И вот теперь, готовя телячье рагу, фаттуш и камбалу, Мишель осознал, что выяснение отношений с Кристофером сводится к Элис. К проблеме с Элис. Пока он ее не разрешит, требовать чего-либо от сына у него попросту нет права. Нет права на что-либо вообще. А если он будет продолжать избегать любовницы, то проблема никогда и не решится. Ее внезапное появление сегодня в ресторане ясно дало это понять. Женщина вроде Элис просто так ни за что не отстанет.
Мишель все никак не мог понять, как же получилось, что отношения с ней зашли так далеко. Он вовсе не искал любовницу. Но она свалилась словно снег на голову, и все завертелось как будто помимо воли – и его, и ее. Впервые после смерти Марьям эмоции взяли над ним верх. И ему было хорошо. Даже лучше, чем хорошо. Отрицать это было бы лицемерно. Они вместе смеялись. А когда в последний раз он смеялся? И еще секс, непринужденность. Как бы кощунственно это ни звучало, но с женой у него подобного и близко не было.
Тем не менее дальше так продолжаться не могло. Отношения пошли бы на спад, пламя угасло бы. Мишель знал это и полагал, что Элис это тоже очевидно. Но затем, четыре ночи назад, она сделала предложение. Развод. Да не просто развод, а такой, что позволил бы ему осуществить мечту, что он лелеял с самой юности. Вот только это было неправильно, брать чужую жену и деньги. Неправильно разрушать брак, даже такой несчастливый, как у Элис.
Тогда Мишель ничего не сказал, хотя ответ, само собой, был «нет». Он уверял себя, что промолчал, потому что не хотел расстраивать Элис. Однако, если быть до конца честным, его в высшей степени искушала перспектива быть вместе с ней, безраздельно и открыто. Да, в глубине души ему не хотелось ее терять. Не хотелось снова становиться тем, кем он был до встречи с ней. Не хотелось возвращаться к пустым дням, бегущим один за другим подобно муравьям, которые усердно воздвигают муравейник, не ведая зачем. Более того, после разрыва одиночество станет еще мучительнее, поскольку вскорости сын начнет учиться в колледже. И эта перспектива представлялась Мишелю невыносимой.
И все же это было неправильно. Уж точно по тем понятиям греха, что ему привили в раннем детстве. Пускай после смерти жены Мишель и отрекся от религиозных убеждений, ему по-прежнему представлялось неправильным обманывать и таиться по углам, покушаться на деньги чужого человека. Они с Элис могут хоть в лепешку расшибиться, как выйдут из тени, все равно для соседей, клиентов и сына их изначальный грех никуда не денется – грязное пятно и его вонь так же и будут оскорблять взор и обоняние окружающих.
Наплыв посетителей спал. Элис давно ушла, София отправилась на перерыв.
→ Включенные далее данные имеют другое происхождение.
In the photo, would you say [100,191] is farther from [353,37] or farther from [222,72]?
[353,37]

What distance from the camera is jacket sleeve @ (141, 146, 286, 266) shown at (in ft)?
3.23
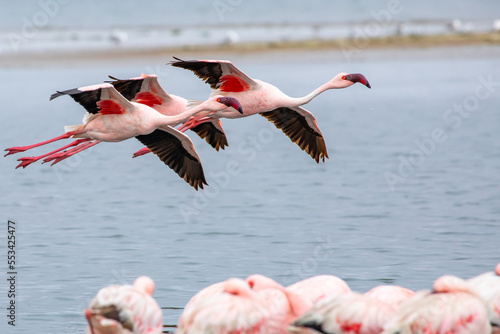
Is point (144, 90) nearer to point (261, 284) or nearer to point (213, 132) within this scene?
point (213, 132)

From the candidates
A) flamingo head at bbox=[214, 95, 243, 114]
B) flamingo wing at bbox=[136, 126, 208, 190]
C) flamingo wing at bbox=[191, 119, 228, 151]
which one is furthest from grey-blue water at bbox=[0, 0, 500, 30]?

Мишель проверил мобильник на предмет сообщений от сына. Ничего. Наверняка все еще спит. Не было никаких посланий и от Элис – что, на его взгляд, тоже являлось хорошей новостью. Среди обычного спама и рабочих вопросов ему попалось принятое пару часов назад уведомление о введения режима изоляции в школе, и вот только-только поступило известие о его отмене. Мишель не особо встревожился бы, даже если бы сын и пошел сегодня на учебу. Ох уж эти американцы с их извечной паранойей. Будь люди столь чувствительными во времена его детства в Бейруте, его из дома вообще никогда бы не выпускали. И никого бы не выпускали. Впрочем, подобная мера, возможно, и пошла бы на пользу.
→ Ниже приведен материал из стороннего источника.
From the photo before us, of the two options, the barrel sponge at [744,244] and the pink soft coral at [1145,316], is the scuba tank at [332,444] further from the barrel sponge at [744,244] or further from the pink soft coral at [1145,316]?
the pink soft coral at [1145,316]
Еще час Мишель занимался готовкой ужина и приемом поставок, после чего отправился домой. Что было не в его обыкновении – как правило, в ресторане он оставался до конца ужина. Работая или, в последнее время, встречаясь с Элис. Пока мужчина катил по городу, на него навалилось такое знакомое и неотвязчивое ощущение. Он испытывал его время от времени с тех самых пор, как почти четыре года назад переехал сюда. Ощущение, что есть в его новом городе что-то неладное. Мишель понимал, что чувство это неразумное. Ведь Эмерсон представлял собой идеальное место для проживания. Уровень преступности низкий, кругом чистота, пробки кратковременны, да и то лишь по окончании занятий в школе. Здесь вращались деньги – и большие деньги, – однако в глаза это не бросалось – во всяком случае, не как в крупных городах. Скорее, ощущалось наподобие прохладного ветерка, ободряющей руки. Да и потом, Мишель всю свою жизнь проводил в дорогих ресторанах и потому среди богатых чувствовал себя совершенно свободно. Город был белым, да, но не исключительно. Обитали здесь и чернокожие, и китайцы, и арабы, и мексиканцы. По утрам они тоже покидали свои дома за миллион долларов и вбивались в свои бегемотоподобные «Шевроле-Сабербаны», чтобы развезти любимых чад по прекрасным блестящим школам, заводили свои немецкие седаны, чтобы отправиться на работу – в больницы, банки или адвокатские конторы.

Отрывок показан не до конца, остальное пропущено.